» **Objective**: Return all of the data exactly, with nothing left out but the pictures.

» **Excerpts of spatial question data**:
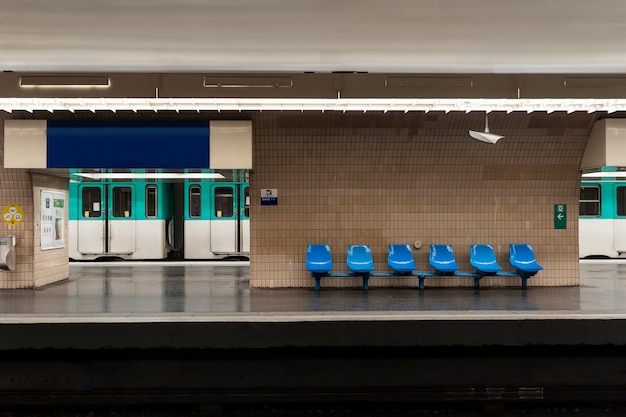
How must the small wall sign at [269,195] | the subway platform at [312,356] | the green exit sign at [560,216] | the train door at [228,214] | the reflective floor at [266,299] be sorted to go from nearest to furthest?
the subway platform at [312,356], the reflective floor at [266,299], the small wall sign at [269,195], the green exit sign at [560,216], the train door at [228,214]

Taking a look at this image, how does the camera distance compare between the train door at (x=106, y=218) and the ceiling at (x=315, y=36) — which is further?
the train door at (x=106, y=218)

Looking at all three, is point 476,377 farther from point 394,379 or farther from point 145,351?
point 145,351

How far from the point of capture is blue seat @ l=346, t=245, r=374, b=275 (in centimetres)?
659

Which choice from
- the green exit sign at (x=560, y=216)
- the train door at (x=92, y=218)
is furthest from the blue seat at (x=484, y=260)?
the train door at (x=92, y=218)

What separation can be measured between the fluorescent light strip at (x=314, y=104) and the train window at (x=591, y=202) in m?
6.13

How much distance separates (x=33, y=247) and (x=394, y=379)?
16.9 ft

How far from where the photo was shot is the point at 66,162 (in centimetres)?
622

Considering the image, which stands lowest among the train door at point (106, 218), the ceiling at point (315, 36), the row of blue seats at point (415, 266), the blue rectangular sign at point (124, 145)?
the row of blue seats at point (415, 266)

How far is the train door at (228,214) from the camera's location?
10906mm

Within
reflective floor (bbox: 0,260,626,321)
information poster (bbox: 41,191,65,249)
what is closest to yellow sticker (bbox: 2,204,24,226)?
information poster (bbox: 41,191,65,249)

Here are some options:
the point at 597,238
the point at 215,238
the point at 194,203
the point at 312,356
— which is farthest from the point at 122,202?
the point at 597,238

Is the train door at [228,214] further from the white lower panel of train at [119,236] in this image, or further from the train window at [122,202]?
the train window at [122,202]

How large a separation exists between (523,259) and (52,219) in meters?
6.71

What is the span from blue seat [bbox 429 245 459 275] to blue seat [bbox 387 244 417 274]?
0.29m
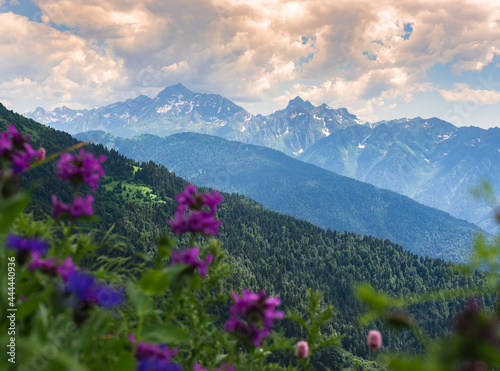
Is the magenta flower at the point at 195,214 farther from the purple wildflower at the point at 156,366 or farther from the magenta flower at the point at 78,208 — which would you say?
the purple wildflower at the point at 156,366

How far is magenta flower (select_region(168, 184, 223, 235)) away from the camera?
3.00 m

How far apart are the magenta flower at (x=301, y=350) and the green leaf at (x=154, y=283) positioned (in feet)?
5.71

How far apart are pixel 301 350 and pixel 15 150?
3208 millimetres

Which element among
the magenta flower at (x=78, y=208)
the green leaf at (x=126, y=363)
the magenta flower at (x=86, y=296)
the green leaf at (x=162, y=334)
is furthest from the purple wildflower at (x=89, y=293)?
the magenta flower at (x=78, y=208)

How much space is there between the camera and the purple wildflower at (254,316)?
7.77 feet

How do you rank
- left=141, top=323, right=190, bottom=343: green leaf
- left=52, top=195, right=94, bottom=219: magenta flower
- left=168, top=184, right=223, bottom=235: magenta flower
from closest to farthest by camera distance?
left=141, top=323, right=190, bottom=343: green leaf → left=52, top=195, right=94, bottom=219: magenta flower → left=168, top=184, right=223, bottom=235: magenta flower

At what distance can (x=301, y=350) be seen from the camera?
11.2 ft

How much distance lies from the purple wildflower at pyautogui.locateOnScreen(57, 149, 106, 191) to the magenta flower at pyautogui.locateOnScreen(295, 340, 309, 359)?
245cm

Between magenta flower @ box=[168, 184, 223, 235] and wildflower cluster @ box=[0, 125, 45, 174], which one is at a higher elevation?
wildflower cluster @ box=[0, 125, 45, 174]

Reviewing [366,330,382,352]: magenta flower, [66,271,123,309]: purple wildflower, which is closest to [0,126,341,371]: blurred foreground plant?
[66,271,123,309]: purple wildflower

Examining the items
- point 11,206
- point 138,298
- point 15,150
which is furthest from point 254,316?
point 15,150

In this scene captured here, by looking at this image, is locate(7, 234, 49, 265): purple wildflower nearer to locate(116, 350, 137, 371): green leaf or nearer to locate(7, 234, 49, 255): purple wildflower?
locate(7, 234, 49, 255): purple wildflower

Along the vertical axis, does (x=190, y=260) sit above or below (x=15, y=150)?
below

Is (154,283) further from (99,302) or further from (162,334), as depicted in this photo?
(99,302)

» **Task response**:
How must the small wall sign at [269,195] | the subway platform at [312,356] | the green exit sign at [560,216] | the train door at [228,214] | the reflective floor at [266,299] be sorted to go from nearest to furthest?
the subway platform at [312,356], the reflective floor at [266,299], the small wall sign at [269,195], the green exit sign at [560,216], the train door at [228,214]

Taking a look at this image, how does the camera distance compare between the train door at (x=106, y=218) and the ceiling at (x=315, y=36) — which is further?
the train door at (x=106, y=218)

Looking at all three, is point 476,377 farther from point 394,379 or farther from point 145,351?
point 145,351

How far from the point of capture is blue seat @ l=346, t=245, r=374, b=275 (in centimetres)?
659

Which choice from
- the green exit sign at (x=560, y=216)
- the train door at (x=92, y=218)
is furthest from the blue seat at (x=484, y=260)?
the train door at (x=92, y=218)

What separation can be measured between the fluorescent light strip at (x=314, y=104) and the train window at (x=591, y=202) in m?
6.13

How much distance separates (x=33, y=247) and (x=394, y=379)?
16.9 ft

How far from where the photo was shot is the point at 66,162 (in centimetres)?
622

Considering the image, which stands lowest among the train door at point (106, 218), the ceiling at point (315, 36), the row of blue seats at point (415, 266), the blue rectangular sign at point (124, 145)?
the row of blue seats at point (415, 266)

How far is the train door at (228,214) from the camera's location?
10906mm

Within
reflective floor (bbox: 0,260,626,321)
information poster (bbox: 41,191,65,249)
what is closest to yellow sticker (bbox: 2,204,24,226)?
information poster (bbox: 41,191,65,249)

Here are some options:
the point at 597,238
the point at 215,238
the point at 194,203
the point at 312,356
— which is farthest from the point at 122,202?
the point at 597,238

Is the train door at [228,214] further from the white lower panel of train at [119,236] in this image, or further from the train window at [122,202]?
the train window at [122,202]

How large a separation exists between (523,259) and (52,219) in meters?
6.71

What is the span from blue seat [bbox 429 245 459 275] to blue seat [bbox 387 244 417 274]?
0.29m
Is the magenta flower at the point at 195,214 farther from the purple wildflower at the point at 156,366 or farther from the magenta flower at the point at 78,208 — which would you say?
the purple wildflower at the point at 156,366

How far is magenta flower (select_region(168, 184, 223, 235)) away from the camera?
3.00 m

How far apart are the magenta flower at (x=301, y=350) and the green leaf at (x=154, y=283) positioned (in feet)?
5.71

How far apart are pixel 301 350 and pixel 15 150?
3208 millimetres

Which element among
the magenta flower at (x=78, y=208)
the green leaf at (x=126, y=363)
the magenta flower at (x=86, y=296)
the green leaf at (x=162, y=334)
is furthest from the purple wildflower at (x=89, y=293)?
the magenta flower at (x=78, y=208)

How much space is there between the camera and the purple wildflower at (254,316)?
7.77 feet

How do you rank
- left=141, top=323, right=190, bottom=343: green leaf
- left=52, top=195, right=94, bottom=219: magenta flower
- left=168, top=184, right=223, bottom=235: magenta flower
from closest to farthest by camera distance?
left=141, top=323, right=190, bottom=343: green leaf → left=52, top=195, right=94, bottom=219: magenta flower → left=168, top=184, right=223, bottom=235: magenta flower

At what distance can (x=301, y=350) be seen from the camera?
11.2 ft

How much distance lies from the purple wildflower at pyautogui.locateOnScreen(57, 149, 106, 191) to the magenta flower at pyautogui.locateOnScreen(295, 340, 309, 359)?
245cm

Between magenta flower @ box=[168, 184, 223, 235] and wildflower cluster @ box=[0, 125, 45, 174], which one is at a higher elevation?
wildflower cluster @ box=[0, 125, 45, 174]

Reviewing [366,330,382,352]: magenta flower, [66,271,123,309]: purple wildflower, which is closest to [0,126,341,371]: blurred foreground plant?
[66,271,123,309]: purple wildflower

Examining the items
- point 11,206
- point 138,298
- point 15,150
which is furthest from point 254,316?
point 15,150

In this scene captured here, by looking at this image, is locate(7, 234, 49, 265): purple wildflower nearer to locate(116, 350, 137, 371): green leaf or nearer to locate(7, 234, 49, 255): purple wildflower?
locate(7, 234, 49, 255): purple wildflower

Along the vertical axis, does (x=190, y=260) sit above or below (x=15, y=150)?
below

Is (154,283) further from (99,302) or further from (162,334), as depicted in this photo?
(99,302)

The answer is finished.